Pandas has a lot of built in functions which save time instead of building similar functions to do similar things. Also, makes reading said code much easier. There are advantages to this, especially when dealing with large data sets.

Also, I got to recall a lot of the concepts used in SQL, a query language that I wanted to brush up on. Though no SQL was used, I did recall many concepts like RIGHT/LEFT/INNER/OUTER JOIN through .merge and GROUP BY, ORDER BY through .groupby function, which are the fundamentals of the syntax.

However, in testing, noticed that for all the processes needed to yield the final actionable DataFrame took much longer to execute than running using everything via native python data structures. The execution time in using Pandas DataFrames took about 1 minute 15 seconds long, which doesn’t include the harvesting of the data from the API (~25 seconds) vs 49 seconds using native python dictionaries!

26 seconds doesn’t seem like much, but at this moment, the advantage and functions built into pandas DataFrames are not a huge advantage in this project. In fact, if down the line the pandas DataFrame is useful for other data analysis, then we’ll cross that bridge when we get there, and use the CSV data generated from this first phase to feed the new analysis using a pandas DataFrame. But will have to keep in mind the slowness of the data structure.

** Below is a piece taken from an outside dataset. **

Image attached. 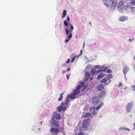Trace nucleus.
Wrapping results in <instances>:
<instances>
[{"label":"nucleus","mask_w":135,"mask_h":135,"mask_svg":"<svg viewBox=\"0 0 135 135\" xmlns=\"http://www.w3.org/2000/svg\"><path fill=\"white\" fill-rule=\"evenodd\" d=\"M133 102L131 101L129 103H128L126 107V111L127 113L129 112L133 106Z\"/></svg>","instance_id":"nucleus-1"},{"label":"nucleus","mask_w":135,"mask_h":135,"mask_svg":"<svg viewBox=\"0 0 135 135\" xmlns=\"http://www.w3.org/2000/svg\"><path fill=\"white\" fill-rule=\"evenodd\" d=\"M90 119L88 118L85 120L82 123V127L84 128H87L89 125Z\"/></svg>","instance_id":"nucleus-2"},{"label":"nucleus","mask_w":135,"mask_h":135,"mask_svg":"<svg viewBox=\"0 0 135 135\" xmlns=\"http://www.w3.org/2000/svg\"><path fill=\"white\" fill-rule=\"evenodd\" d=\"M50 131L52 134L57 135L59 132V130L57 128H51Z\"/></svg>","instance_id":"nucleus-3"},{"label":"nucleus","mask_w":135,"mask_h":135,"mask_svg":"<svg viewBox=\"0 0 135 135\" xmlns=\"http://www.w3.org/2000/svg\"><path fill=\"white\" fill-rule=\"evenodd\" d=\"M100 99L99 97H93L92 99V102L94 105H97L99 102Z\"/></svg>","instance_id":"nucleus-4"},{"label":"nucleus","mask_w":135,"mask_h":135,"mask_svg":"<svg viewBox=\"0 0 135 135\" xmlns=\"http://www.w3.org/2000/svg\"><path fill=\"white\" fill-rule=\"evenodd\" d=\"M81 86L80 85H78L76 88L74 90V92L73 93V94L75 95L79 94L80 92L79 89L81 88Z\"/></svg>","instance_id":"nucleus-5"},{"label":"nucleus","mask_w":135,"mask_h":135,"mask_svg":"<svg viewBox=\"0 0 135 135\" xmlns=\"http://www.w3.org/2000/svg\"><path fill=\"white\" fill-rule=\"evenodd\" d=\"M90 112L93 115H96L98 112L95 111V107L92 106L90 108Z\"/></svg>","instance_id":"nucleus-6"},{"label":"nucleus","mask_w":135,"mask_h":135,"mask_svg":"<svg viewBox=\"0 0 135 135\" xmlns=\"http://www.w3.org/2000/svg\"><path fill=\"white\" fill-rule=\"evenodd\" d=\"M53 118L59 120L60 119V115L57 114V113L55 112L54 113L52 116Z\"/></svg>","instance_id":"nucleus-7"},{"label":"nucleus","mask_w":135,"mask_h":135,"mask_svg":"<svg viewBox=\"0 0 135 135\" xmlns=\"http://www.w3.org/2000/svg\"><path fill=\"white\" fill-rule=\"evenodd\" d=\"M90 75V74L89 72L87 71L85 73V76L84 78V81H86L89 78Z\"/></svg>","instance_id":"nucleus-8"},{"label":"nucleus","mask_w":135,"mask_h":135,"mask_svg":"<svg viewBox=\"0 0 135 135\" xmlns=\"http://www.w3.org/2000/svg\"><path fill=\"white\" fill-rule=\"evenodd\" d=\"M51 120H53V122L52 123L53 125L56 127H59V125L58 124L59 121H57L54 119H52Z\"/></svg>","instance_id":"nucleus-9"},{"label":"nucleus","mask_w":135,"mask_h":135,"mask_svg":"<svg viewBox=\"0 0 135 135\" xmlns=\"http://www.w3.org/2000/svg\"><path fill=\"white\" fill-rule=\"evenodd\" d=\"M109 2H112L111 5L112 6L115 7L117 4V0H110Z\"/></svg>","instance_id":"nucleus-10"},{"label":"nucleus","mask_w":135,"mask_h":135,"mask_svg":"<svg viewBox=\"0 0 135 135\" xmlns=\"http://www.w3.org/2000/svg\"><path fill=\"white\" fill-rule=\"evenodd\" d=\"M106 75V74L105 73H101L97 77V79H99L104 76Z\"/></svg>","instance_id":"nucleus-11"},{"label":"nucleus","mask_w":135,"mask_h":135,"mask_svg":"<svg viewBox=\"0 0 135 135\" xmlns=\"http://www.w3.org/2000/svg\"><path fill=\"white\" fill-rule=\"evenodd\" d=\"M82 50H81L80 51V54L79 55H78L76 56H75L74 57H73L72 58V60L71 61V62H73L74 61L76 57V58H78L79 57V56H81L82 54Z\"/></svg>","instance_id":"nucleus-12"},{"label":"nucleus","mask_w":135,"mask_h":135,"mask_svg":"<svg viewBox=\"0 0 135 135\" xmlns=\"http://www.w3.org/2000/svg\"><path fill=\"white\" fill-rule=\"evenodd\" d=\"M128 70L129 69L128 68L127 66H125L124 69L123 70V71L125 75H126V73L128 72Z\"/></svg>","instance_id":"nucleus-13"},{"label":"nucleus","mask_w":135,"mask_h":135,"mask_svg":"<svg viewBox=\"0 0 135 135\" xmlns=\"http://www.w3.org/2000/svg\"><path fill=\"white\" fill-rule=\"evenodd\" d=\"M105 94V92L104 90H103L102 91L100 94V95L99 96V98H101L104 97Z\"/></svg>","instance_id":"nucleus-14"},{"label":"nucleus","mask_w":135,"mask_h":135,"mask_svg":"<svg viewBox=\"0 0 135 135\" xmlns=\"http://www.w3.org/2000/svg\"><path fill=\"white\" fill-rule=\"evenodd\" d=\"M75 95L73 94V93H71V95H68V98L69 99H72L75 98Z\"/></svg>","instance_id":"nucleus-15"},{"label":"nucleus","mask_w":135,"mask_h":135,"mask_svg":"<svg viewBox=\"0 0 135 135\" xmlns=\"http://www.w3.org/2000/svg\"><path fill=\"white\" fill-rule=\"evenodd\" d=\"M88 117H91L93 118L92 115L89 113H86L84 115V118H86Z\"/></svg>","instance_id":"nucleus-16"},{"label":"nucleus","mask_w":135,"mask_h":135,"mask_svg":"<svg viewBox=\"0 0 135 135\" xmlns=\"http://www.w3.org/2000/svg\"><path fill=\"white\" fill-rule=\"evenodd\" d=\"M104 88L103 85L102 84H99L98 86V89L99 91H101Z\"/></svg>","instance_id":"nucleus-17"},{"label":"nucleus","mask_w":135,"mask_h":135,"mask_svg":"<svg viewBox=\"0 0 135 135\" xmlns=\"http://www.w3.org/2000/svg\"><path fill=\"white\" fill-rule=\"evenodd\" d=\"M103 105V103L102 102L96 108V110H99Z\"/></svg>","instance_id":"nucleus-18"},{"label":"nucleus","mask_w":135,"mask_h":135,"mask_svg":"<svg viewBox=\"0 0 135 135\" xmlns=\"http://www.w3.org/2000/svg\"><path fill=\"white\" fill-rule=\"evenodd\" d=\"M127 20V18L124 16L121 17L119 18V20L121 21H124Z\"/></svg>","instance_id":"nucleus-19"},{"label":"nucleus","mask_w":135,"mask_h":135,"mask_svg":"<svg viewBox=\"0 0 135 135\" xmlns=\"http://www.w3.org/2000/svg\"><path fill=\"white\" fill-rule=\"evenodd\" d=\"M64 94V92H62L61 94H60V97L58 99V101H61L62 100L63 97L62 95Z\"/></svg>","instance_id":"nucleus-20"},{"label":"nucleus","mask_w":135,"mask_h":135,"mask_svg":"<svg viewBox=\"0 0 135 135\" xmlns=\"http://www.w3.org/2000/svg\"><path fill=\"white\" fill-rule=\"evenodd\" d=\"M119 130H126L128 131H130V129L128 128H127L126 127H120L119 129Z\"/></svg>","instance_id":"nucleus-21"},{"label":"nucleus","mask_w":135,"mask_h":135,"mask_svg":"<svg viewBox=\"0 0 135 135\" xmlns=\"http://www.w3.org/2000/svg\"><path fill=\"white\" fill-rule=\"evenodd\" d=\"M66 11L65 10H64L62 13V18H64L66 16Z\"/></svg>","instance_id":"nucleus-22"},{"label":"nucleus","mask_w":135,"mask_h":135,"mask_svg":"<svg viewBox=\"0 0 135 135\" xmlns=\"http://www.w3.org/2000/svg\"><path fill=\"white\" fill-rule=\"evenodd\" d=\"M62 108L63 106H60L57 108V109L59 112L62 110Z\"/></svg>","instance_id":"nucleus-23"},{"label":"nucleus","mask_w":135,"mask_h":135,"mask_svg":"<svg viewBox=\"0 0 135 135\" xmlns=\"http://www.w3.org/2000/svg\"><path fill=\"white\" fill-rule=\"evenodd\" d=\"M107 81V80L106 78H104L102 79L100 81V83H105Z\"/></svg>","instance_id":"nucleus-24"},{"label":"nucleus","mask_w":135,"mask_h":135,"mask_svg":"<svg viewBox=\"0 0 135 135\" xmlns=\"http://www.w3.org/2000/svg\"><path fill=\"white\" fill-rule=\"evenodd\" d=\"M112 78V76L111 74H108L107 75V78L108 80Z\"/></svg>","instance_id":"nucleus-25"},{"label":"nucleus","mask_w":135,"mask_h":135,"mask_svg":"<svg viewBox=\"0 0 135 135\" xmlns=\"http://www.w3.org/2000/svg\"><path fill=\"white\" fill-rule=\"evenodd\" d=\"M59 130V133H61L64 131V127H61L60 128Z\"/></svg>","instance_id":"nucleus-26"},{"label":"nucleus","mask_w":135,"mask_h":135,"mask_svg":"<svg viewBox=\"0 0 135 135\" xmlns=\"http://www.w3.org/2000/svg\"><path fill=\"white\" fill-rule=\"evenodd\" d=\"M96 71L94 70H92L91 71V73L92 75H94L95 73H96Z\"/></svg>","instance_id":"nucleus-27"},{"label":"nucleus","mask_w":135,"mask_h":135,"mask_svg":"<svg viewBox=\"0 0 135 135\" xmlns=\"http://www.w3.org/2000/svg\"><path fill=\"white\" fill-rule=\"evenodd\" d=\"M100 66L98 65H96L94 66V69L96 70L97 69H99L100 68Z\"/></svg>","instance_id":"nucleus-28"},{"label":"nucleus","mask_w":135,"mask_h":135,"mask_svg":"<svg viewBox=\"0 0 135 135\" xmlns=\"http://www.w3.org/2000/svg\"><path fill=\"white\" fill-rule=\"evenodd\" d=\"M130 3L132 5H135V0H132L131 2Z\"/></svg>","instance_id":"nucleus-29"},{"label":"nucleus","mask_w":135,"mask_h":135,"mask_svg":"<svg viewBox=\"0 0 135 135\" xmlns=\"http://www.w3.org/2000/svg\"><path fill=\"white\" fill-rule=\"evenodd\" d=\"M119 7L120 6H122L123 5V3L122 2L120 1L118 3Z\"/></svg>","instance_id":"nucleus-30"},{"label":"nucleus","mask_w":135,"mask_h":135,"mask_svg":"<svg viewBox=\"0 0 135 135\" xmlns=\"http://www.w3.org/2000/svg\"><path fill=\"white\" fill-rule=\"evenodd\" d=\"M64 25L65 26H68V22H67L66 20H65L64 22Z\"/></svg>","instance_id":"nucleus-31"},{"label":"nucleus","mask_w":135,"mask_h":135,"mask_svg":"<svg viewBox=\"0 0 135 135\" xmlns=\"http://www.w3.org/2000/svg\"><path fill=\"white\" fill-rule=\"evenodd\" d=\"M65 31L66 32V35H68L69 34V33H68L69 31H68V28H65Z\"/></svg>","instance_id":"nucleus-32"},{"label":"nucleus","mask_w":135,"mask_h":135,"mask_svg":"<svg viewBox=\"0 0 135 135\" xmlns=\"http://www.w3.org/2000/svg\"><path fill=\"white\" fill-rule=\"evenodd\" d=\"M82 87H83L85 85V83L84 82H81L80 83Z\"/></svg>","instance_id":"nucleus-33"},{"label":"nucleus","mask_w":135,"mask_h":135,"mask_svg":"<svg viewBox=\"0 0 135 135\" xmlns=\"http://www.w3.org/2000/svg\"><path fill=\"white\" fill-rule=\"evenodd\" d=\"M102 70H102V69H100V70H98L97 71H96V73L97 74H98V73H100V72H102Z\"/></svg>","instance_id":"nucleus-34"},{"label":"nucleus","mask_w":135,"mask_h":135,"mask_svg":"<svg viewBox=\"0 0 135 135\" xmlns=\"http://www.w3.org/2000/svg\"><path fill=\"white\" fill-rule=\"evenodd\" d=\"M71 33L69 35L68 37V38H69V39L71 38L72 37V34L71 33L72 31H71Z\"/></svg>","instance_id":"nucleus-35"},{"label":"nucleus","mask_w":135,"mask_h":135,"mask_svg":"<svg viewBox=\"0 0 135 135\" xmlns=\"http://www.w3.org/2000/svg\"><path fill=\"white\" fill-rule=\"evenodd\" d=\"M78 135H84L83 132L82 131L79 132Z\"/></svg>","instance_id":"nucleus-36"},{"label":"nucleus","mask_w":135,"mask_h":135,"mask_svg":"<svg viewBox=\"0 0 135 135\" xmlns=\"http://www.w3.org/2000/svg\"><path fill=\"white\" fill-rule=\"evenodd\" d=\"M107 73H112V71L110 69H108L107 71Z\"/></svg>","instance_id":"nucleus-37"},{"label":"nucleus","mask_w":135,"mask_h":135,"mask_svg":"<svg viewBox=\"0 0 135 135\" xmlns=\"http://www.w3.org/2000/svg\"><path fill=\"white\" fill-rule=\"evenodd\" d=\"M69 102V99L68 98V97H67V99H66V105H67L68 104V103Z\"/></svg>","instance_id":"nucleus-38"},{"label":"nucleus","mask_w":135,"mask_h":135,"mask_svg":"<svg viewBox=\"0 0 135 135\" xmlns=\"http://www.w3.org/2000/svg\"><path fill=\"white\" fill-rule=\"evenodd\" d=\"M70 28L71 30H72L74 29V27L73 25L72 24H70Z\"/></svg>","instance_id":"nucleus-39"},{"label":"nucleus","mask_w":135,"mask_h":135,"mask_svg":"<svg viewBox=\"0 0 135 135\" xmlns=\"http://www.w3.org/2000/svg\"><path fill=\"white\" fill-rule=\"evenodd\" d=\"M66 109V107L65 106H63L62 109V110L63 111H64Z\"/></svg>","instance_id":"nucleus-40"},{"label":"nucleus","mask_w":135,"mask_h":135,"mask_svg":"<svg viewBox=\"0 0 135 135\" xmlns=\"http://www.w3.org/2000/svg\"><path fill=\"white\" fill-rule=\"evenodd\" d=\"M132 88L133 90L135 91V85L132 86Z\"/></svg>","instance_id":"nucleus-41"},{"label":"nucleus","mask_w":135,"mask_h":135,"mask_svg":"<svg viewBox=\"0 0 135 135\" xmlns=\"http://www.w3.org/2000/svg\"><path fill=\"white\" fill-rule=\"evenodd\" d=\"M70 59H68L66 61V63L68 64L70 62Z\"/></svg>","instance_id":"nucleus-42"},{"label":"nucleus","mask_w":135,"mask_h":135,"mask_svg":"<svg viewBox=\"0 0 135 135\" xmlns=\"http://www.w3.org/2000/svg\"><path fill=\"white\" fill-rule=\"evenodd\" d=\"M122 84L121 83H120L118 85V86L119 87H120L121 86H122Z\"/></svg>","instance_id":"nucleus-43"},{"label":"nucleus","mask_w":135,"mask_h":135,"mask_svg":"<svg viewBox=\"0 0 135 135\" xmlns=\"http://www.w3.org/2000/svg\"><path fill=\"white\" fill-rule=\"evenodd\" d=\"M107 68H105L103 69H102V72H104L106 70H107Z\"/></svg>","instance_id":"nucleus-44"},{"label":"nucleus","mask_w":135,"mask_h":135,"mask_svg":"<svg viewBox=\"0 0 135 135\" xmlns=\"http://www.w3.org/2000/svg\"><path fill=\"white\" fill-rule=\"evenodd\" d=\"M67 20L68 22L70 21V18L68 16L67 17Z\"/></svg>","instance_id":"nucleus-45"},{"label":"nucleus","mask_w":135,"mask_h":135,"mask_svg":"<svg viewBox=\"0 0 135 135\" xmlns=\"http://www.w3.org/2000/svg\"><path fill=\"white\" fill-rule=\"evenodd\" d=\"M66 73V71H62V74H64L65 73Z\"/></svg>","instance_id":"nucleus-46"},{"label":"nucleus","mask_w":135,"mask_h":135,"mask_svg":"<svg viewBox=\"0 0 135 135\" xmlns=\"http://www.w3.org/2000/svg\"><path fill=\"white\" fill-rule=\"evenodd\" d=\"M69 39H66L65 41V42L66 43H67L69 41Z\"/></svg>","instance_id":"nucleus-47"},{"label":"nucleus","mask_w":135,"mask_h":135,"mask_svg":"<svg viewBox=\"0 0 135 135\" xmlns=\"http://www.w3.org/2000/svg\"><path fill=\"white\" fill-rule=\"evenodd\" d=\"M70 70V69L69 68H68L67 69L66 71H69V70Z\"/></svg>","instance_id":"nucleus-48"},{"label":"nucleus","mask_w":135,"mask_h":135,"mask_svg":"<svg viewBox=\"0 0 135 135\" xmlns=\"http://www.w3.org/2000/svg\"><path fill=\"white\" fill-rule=\"evenodd\" d=\"M62 66L63 67L66 66V64H64L62 65Z\"/></svg>","instance_id":"nucleus-49"},{"label":"nucleus","mask_w":135,"mask_h":135,"mask_svg":"<svg viewBox=\"0 0 135 135\" xmlns=\"http://www.w3.org/2000/svg\"><path fill=\"white\" fill-rule=\"evenodd\" d=\"M65 104V103L64 102H62L61 103V105H64Z\"/></svg>","instance_id":"nucleus-50"},{"label":"nucleus","mask_w":135,"mask_h":135,"mask_svg":"<svg viewBox=\"0 0 135 135\" xmlns=\"http://www.w3.org/2000/svg\"><path fill=\"white\" fill-rule=\"evenodd\" d=\"M93 79V78L92 77H90V80H92Z\"/></svg>","instance_id":"nucleus-51"},{"label":"nucleus","mask_w":135,"mask_h":135,"mask_svg":"<svg viewBox=\"0 0 135 135\" xmlns=\"http://www.w3.org/2000/svg\"><path fill=\"white\" fill-rule=\"evenodd\" d=\"M133 125L134 126V129L135 130V123H134L133 124Z\"/></svg>","instance_id":"nucleus-52"},{"label":"nucleus","mask_w":135,"mask_h":135,"mask_svg":"<svg viewBox=\"0 0 135 135\" xmlns=\"http://www.w3.org/2000/svg\"><path fill=\"white\" fill-rule=\"evenodd\" d=\"M69 78V76H68L67 77V79H68V80Z\"/></svg>","instance_id":"nucleus-53"},{"label":"nucleus","mask_w":135,"mask_h":135,"mask_svg":"<svg viewBox=\"0 0 135 135\" xmlns=\"http://www.w3.org/2000/svg\"><path fill=\"white\" fill-rule=\"evenodd\" d=\"M129 41L130 42L131 41V39H129Z\"/></svg>","instance_id":"nucleus-54"},{"label":"nucleus","mask_w":135,"mask_h":135,"mask_svg":"<svg viewBox=\"0 0 135 135\" xmlns=\"http://www.w3.org/2000/svg\"><path fill=\"white\" fill-rule=\"evenodd\" d=\"M89 24L91 25V22H89Z\"/></svg>","instance_id":"nucleus-55"}]
</instances>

Additionally, I found out recently about another data structure that, essentially is a faster Pandas library. This data structure library is called Polars. A self described “Lightning-fast DataFrame library for Rust and Python”, seems to address Pandas and it’s slowness shortcomings. Might be worth a look in the near future, at least to see if it’s comparable to Pandas in terms of functionality.

For now, I will continue to use a dictionaries and lists, together with iterators. If the need for a DataFrame outweighs the speediness of native python data structures, then we’ll make that decision down the line to use Pandas or Polars.